Hoy, cuando me subí a un taxi y luego de saludar al conductor, de inmediato me puse a mirar por la ventana. Esa, quizá, es una ventaja de pedir taxi por aplicación: si se quiere, no es necesario intercambiar ninguna palabra con el conductor durante todo el trayecto.
Pero qué tipo más huraño dirán algunos. Puede que sí o puede que no. Al final todo son puntos de vista. El caso es que hay días en que uno no quiere entablar conversación con un desconocido, y menos sobre el clima, el tráfico, la política o cualquiera de esos temas comodín.
Ahí estaba yo, metido en mi cabeza y saltando de un pensamiento a otro, cuando bajé la mirada y vi como un rayo de sol se reflejaba en una moneda sobre el tapete. La arrastré con el pie y cuando la pude observar bien, me di cuenta de que era una moneda de 50 pesos.

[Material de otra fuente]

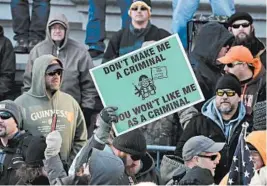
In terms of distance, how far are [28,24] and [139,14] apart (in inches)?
57.4

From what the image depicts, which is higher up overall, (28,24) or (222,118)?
(28,24)

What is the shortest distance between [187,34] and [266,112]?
2.54 m

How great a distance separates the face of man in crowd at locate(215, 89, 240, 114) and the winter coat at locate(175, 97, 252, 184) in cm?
4

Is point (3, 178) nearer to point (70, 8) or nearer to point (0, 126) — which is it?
point (0, 126)

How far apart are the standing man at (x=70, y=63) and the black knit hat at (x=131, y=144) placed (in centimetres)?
230

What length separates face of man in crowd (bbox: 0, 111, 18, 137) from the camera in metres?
11.5

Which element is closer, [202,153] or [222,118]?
[202,153]

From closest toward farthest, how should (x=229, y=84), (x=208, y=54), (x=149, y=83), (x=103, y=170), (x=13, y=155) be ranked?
(x=103, y=170), (x=149, y=83), (x=13, y=155), (x=229, y=84), (x=208, y=54)

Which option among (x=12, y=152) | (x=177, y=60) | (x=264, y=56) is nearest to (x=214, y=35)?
(x=264, y=56)

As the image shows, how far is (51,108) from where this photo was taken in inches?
472

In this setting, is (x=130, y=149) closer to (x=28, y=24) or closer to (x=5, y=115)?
(x=5, y=115)

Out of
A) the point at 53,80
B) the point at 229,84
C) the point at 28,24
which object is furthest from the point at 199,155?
the point at 28,24

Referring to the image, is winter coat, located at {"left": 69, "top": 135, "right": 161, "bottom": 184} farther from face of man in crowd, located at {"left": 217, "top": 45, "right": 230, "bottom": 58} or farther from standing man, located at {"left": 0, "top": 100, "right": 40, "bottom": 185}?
face of man in crowd, located at {"left": 217, "top": 45, "right": 230, "bottom": 58}

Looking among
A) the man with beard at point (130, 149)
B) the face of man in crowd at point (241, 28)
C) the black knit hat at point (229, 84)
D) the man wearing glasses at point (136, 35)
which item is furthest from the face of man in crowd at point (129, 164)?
the man wearing glasses at point (136, 35)
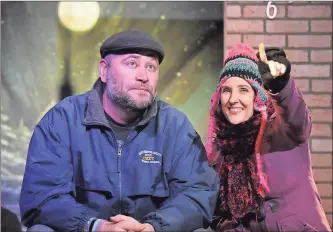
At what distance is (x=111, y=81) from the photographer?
82.4 inches

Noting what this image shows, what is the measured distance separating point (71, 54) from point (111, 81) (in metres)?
0.80

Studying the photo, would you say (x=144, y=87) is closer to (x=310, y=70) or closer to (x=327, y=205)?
(x=310, y=70)

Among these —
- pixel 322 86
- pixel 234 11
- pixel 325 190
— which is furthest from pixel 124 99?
pixel 325 190

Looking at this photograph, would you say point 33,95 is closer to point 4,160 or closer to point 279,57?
point 4,160

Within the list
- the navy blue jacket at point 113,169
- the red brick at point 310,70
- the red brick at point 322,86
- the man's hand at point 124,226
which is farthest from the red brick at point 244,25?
the man's hand at point 124,226

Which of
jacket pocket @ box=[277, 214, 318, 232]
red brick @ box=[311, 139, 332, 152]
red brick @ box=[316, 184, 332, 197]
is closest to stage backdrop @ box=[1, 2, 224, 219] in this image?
red brick @ box=[311, 139, 332, 152]

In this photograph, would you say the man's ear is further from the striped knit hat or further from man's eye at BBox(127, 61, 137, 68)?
the striped knit hat

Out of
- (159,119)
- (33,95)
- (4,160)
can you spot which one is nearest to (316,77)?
(159,119)

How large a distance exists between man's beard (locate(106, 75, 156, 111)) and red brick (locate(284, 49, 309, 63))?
1.04m

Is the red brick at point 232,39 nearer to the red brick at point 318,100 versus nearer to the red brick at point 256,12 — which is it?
the red brick at point 256,12

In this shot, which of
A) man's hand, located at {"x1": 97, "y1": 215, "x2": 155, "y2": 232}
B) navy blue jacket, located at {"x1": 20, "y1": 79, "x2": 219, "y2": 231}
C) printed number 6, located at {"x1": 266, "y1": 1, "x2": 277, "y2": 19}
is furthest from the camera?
printed number 6, located at {"x1": 266, "y1": 1, "x2": 277, "y2": 19}

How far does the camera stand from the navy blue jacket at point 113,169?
194cm

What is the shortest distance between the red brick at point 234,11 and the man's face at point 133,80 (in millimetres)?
884

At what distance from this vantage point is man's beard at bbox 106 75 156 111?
2.06m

¿A quién se le habrá caído? igual importa poco, pues ¿que son $50 pesos hoy en día? No lo sé. Recuerdo que hace millones de años, cuando estaba en la universidad el valor del pasaje de un bus ejecutivo era de $650. Imagino que las monedas de $50 sólo sirven para eso, es decir, para completar para un pasaje de bus, o si uno junta cuatro, puede comprarle una menta helada a un vendedor ambulante, pero no sé, hace mucho no compro esas mentas y quizás ya subieron de precio.
Entonces pensé en recogerla del tapete, ¿Qué tal que la necesite en un futuro?, pensé, pero luego mi yo asquiento se activó e imagine por cuántas manos habría pasado y cuántos pasajeros la habrán pisado, así que mejor la deje donde estaba. De pronto me salve de contagiarme de quién sabe qué virus. Tal vez esquivé ser el paciente cero de uno que va a acabar con la humanidad. El fin del mundo puede estar a la vuelta de la esquina, nunca se sabe eso, nunca se sabe nada con certeza.
O de pronto solo era una prueba del conductor, dejó la moneda ahí a ver qué chichipato la iba a tomar.